## [ABOUT THIS TASK]
According to the text on the economic cost of epidemics, what was the estimated cost of the West Africa Ebola outbreak?

There is always a disease somewhere in the country but only preparedness can prevent an outbreak. Otherwise, epidemics are inevitable—and will be costly, according to Resolve to Save Lives, a $225-million five-year initiative which aims to save millions from cardiovascular disease and make the world safer from epidemics.
In the wake of the 2003 SARS epidemic, the World Bank estimated that China’s GDP shrank by 0.5% with the global GDP falling by $40 billion. The cost of the West Africa Ebola outbreak is estimated at US $53 billion from the mortality and economic impact, similar to the cost of H1N1 (US $45 to 55 billion).
In 2018, a model showed the vulnerability of the world to a pandemic in terms of economic loss. Nigeria fell smack in the red zone, where a pandemic could wipe out more than 2% of gross domestic product—that’s a shortfall of $2.5 billion. In naira, that’s N974 billion—more than the entire budget of Lagos last year.

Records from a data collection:
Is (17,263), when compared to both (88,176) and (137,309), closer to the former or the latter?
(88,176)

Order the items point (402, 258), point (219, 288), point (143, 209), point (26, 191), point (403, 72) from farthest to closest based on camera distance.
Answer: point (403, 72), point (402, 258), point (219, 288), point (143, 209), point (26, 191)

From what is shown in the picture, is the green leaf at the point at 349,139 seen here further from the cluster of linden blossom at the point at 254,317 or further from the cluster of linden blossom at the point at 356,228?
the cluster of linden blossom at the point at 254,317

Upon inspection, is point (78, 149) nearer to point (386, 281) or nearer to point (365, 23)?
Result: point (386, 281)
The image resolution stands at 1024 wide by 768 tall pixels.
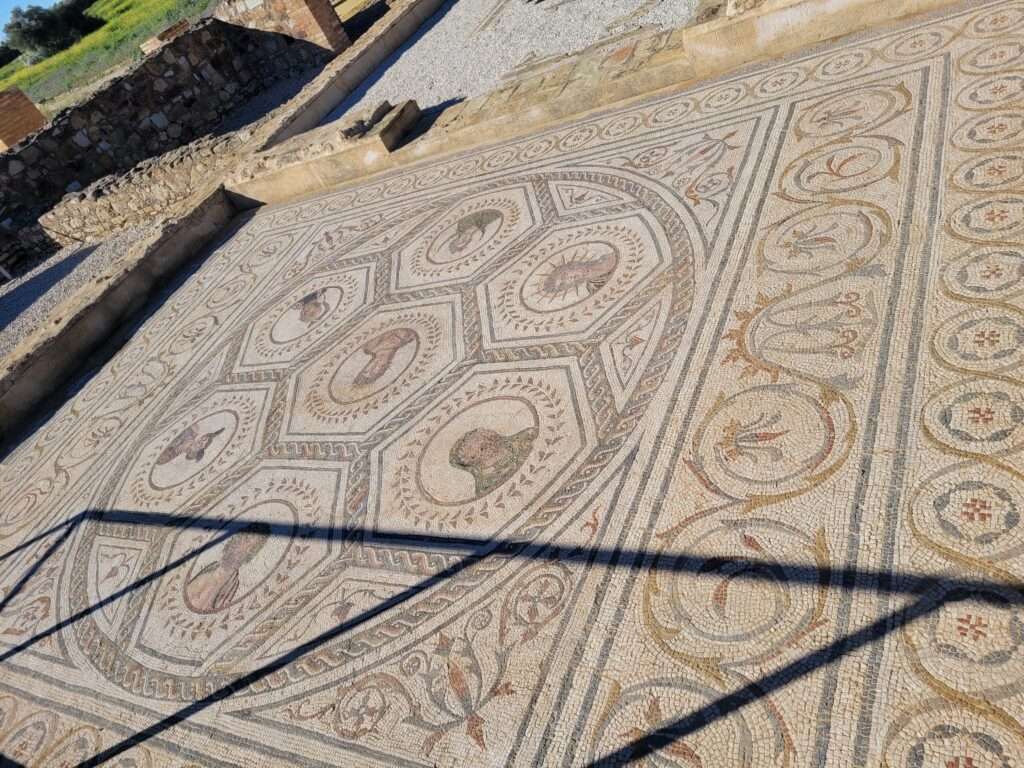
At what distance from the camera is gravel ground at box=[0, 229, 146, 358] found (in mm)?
5449

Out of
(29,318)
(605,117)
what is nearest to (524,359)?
(605,117)

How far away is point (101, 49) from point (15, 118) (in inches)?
547

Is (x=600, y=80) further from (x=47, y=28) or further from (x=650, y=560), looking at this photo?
(x=47, y=28)

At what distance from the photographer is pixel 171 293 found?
4.45m

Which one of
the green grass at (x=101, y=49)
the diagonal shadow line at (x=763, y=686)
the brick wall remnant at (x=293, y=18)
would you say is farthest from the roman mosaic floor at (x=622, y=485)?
the green grass at (x=101, y=49)

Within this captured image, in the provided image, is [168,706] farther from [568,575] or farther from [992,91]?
[992,91]

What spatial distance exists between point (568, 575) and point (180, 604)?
1455mm

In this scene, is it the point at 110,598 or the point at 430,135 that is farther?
the point at 430,135

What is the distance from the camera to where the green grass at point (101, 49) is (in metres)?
16.5

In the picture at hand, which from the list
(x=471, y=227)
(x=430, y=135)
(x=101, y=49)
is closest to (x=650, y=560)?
(x=471, y=227)

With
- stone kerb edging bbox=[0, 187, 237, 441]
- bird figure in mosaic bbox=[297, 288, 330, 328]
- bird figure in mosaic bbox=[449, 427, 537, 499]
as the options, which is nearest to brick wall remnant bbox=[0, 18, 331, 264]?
stone kerb edging bbox=[0, 187, 237, 441]

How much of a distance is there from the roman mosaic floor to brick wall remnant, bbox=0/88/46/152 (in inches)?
297

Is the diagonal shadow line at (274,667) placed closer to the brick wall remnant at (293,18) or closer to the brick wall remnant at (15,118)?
the brick wall remnant at (293,18)

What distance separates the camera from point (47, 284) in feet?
20.2
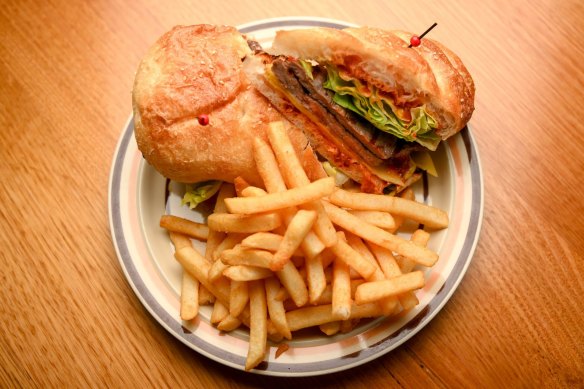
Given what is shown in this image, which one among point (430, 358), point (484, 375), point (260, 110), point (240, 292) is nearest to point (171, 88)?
point (260, 110)

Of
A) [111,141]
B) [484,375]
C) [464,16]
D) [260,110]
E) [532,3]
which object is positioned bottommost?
[111,141]

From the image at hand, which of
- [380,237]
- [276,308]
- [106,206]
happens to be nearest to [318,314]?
[276,308]

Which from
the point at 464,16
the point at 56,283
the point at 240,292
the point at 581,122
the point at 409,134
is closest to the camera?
the point at 240,292

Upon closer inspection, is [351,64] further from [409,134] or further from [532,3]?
[532,3]

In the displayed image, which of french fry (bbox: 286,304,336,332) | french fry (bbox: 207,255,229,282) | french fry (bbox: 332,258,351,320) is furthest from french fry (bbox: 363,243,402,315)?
french fry (bbox: 207,255,229,282)

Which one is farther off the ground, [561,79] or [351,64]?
[561,79]

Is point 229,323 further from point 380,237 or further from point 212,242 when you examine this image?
point 380,237

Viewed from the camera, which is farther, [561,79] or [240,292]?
[561,79]

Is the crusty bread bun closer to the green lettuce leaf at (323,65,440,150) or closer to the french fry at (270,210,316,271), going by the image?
the green lettuce leaf at (323,65,440,150)

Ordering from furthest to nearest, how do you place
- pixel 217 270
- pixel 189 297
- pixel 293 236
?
pixel 189 297 < pixel 217 270 < pixel 293 236
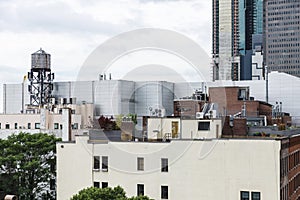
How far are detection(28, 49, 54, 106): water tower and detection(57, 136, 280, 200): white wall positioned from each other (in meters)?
55.8

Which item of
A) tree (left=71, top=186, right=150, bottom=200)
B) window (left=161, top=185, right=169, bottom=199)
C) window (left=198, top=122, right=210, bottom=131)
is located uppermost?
window (left=198, top=122, right=210, bottom=131)

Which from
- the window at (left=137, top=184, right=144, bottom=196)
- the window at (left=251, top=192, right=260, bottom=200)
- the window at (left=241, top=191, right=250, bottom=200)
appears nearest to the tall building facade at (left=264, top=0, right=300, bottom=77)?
the window at (left=137, top=184, right=144, bottom=196)

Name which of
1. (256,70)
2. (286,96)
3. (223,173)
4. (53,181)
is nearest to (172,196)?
(223,173)

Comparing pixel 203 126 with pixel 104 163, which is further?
pixel 104 163

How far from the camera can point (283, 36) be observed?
186500 mm

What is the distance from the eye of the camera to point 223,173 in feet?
132

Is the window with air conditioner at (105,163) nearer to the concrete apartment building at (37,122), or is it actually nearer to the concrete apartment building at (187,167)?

## [ANSWER BOX]
It is estimated at US $53 billion.